Derived classes can hide the method and provide a new implementation with new but this (as in the non-static case) is meaningless to the virtual dispatch that relies on a mapping between a specific method table slot and an interface method. This is is what you did that unfortunately can't work:

public class FooDerivedImplicit() : FooBase // Implicitly IFoo
{
    public static new void Do() 
    => Console.WriteLine("FooDerivedImplicit:Do");
}

On the other hand FooDerivedExplicit works

public class FooDerivedExplicit() : FooBase, IFoo // Explicitly says is IFoo
{
    public static new void Do()
    => Console.WriteLine("FooDerivedExplicit:Do");
}

because it says use the new method slot I explicitly declare and not the one that is inherited from FooBase when you do virtual dispatch for IFoo.Do.

So, reimplementing is the only way to provide derived class implementation for static interface methods which the base class also implements.

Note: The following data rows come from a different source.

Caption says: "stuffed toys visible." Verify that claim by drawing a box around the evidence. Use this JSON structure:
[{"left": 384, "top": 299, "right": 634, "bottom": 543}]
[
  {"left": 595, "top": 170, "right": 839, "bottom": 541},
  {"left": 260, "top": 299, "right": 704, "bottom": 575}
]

You can of course override static methods in an interface hierarchy:

public interface I {
    public virtual static void Foo()
        => Console.WriteLine("I");
}

public interface IBase : I {
    static void I.Foo() => Console.WriteLine("Base");
}

public interface IImplicit : IBase {
    static void I.Foo() => Console.WriteLine("Implicit");
}

public static void Foo<T>()
where T : I {
    T.Foo();
}

Then Foo<IImplicit>() will output "Implicit", and not "Base".

2 Comments

Got it. Upon further thinking, I was confused about inheritance rules. static members aren't part of an instance so no virtual override available.
@user30642770 see updated part I just did at the end - you can override static method implementations when you are dealing with interfaces, just not with classes.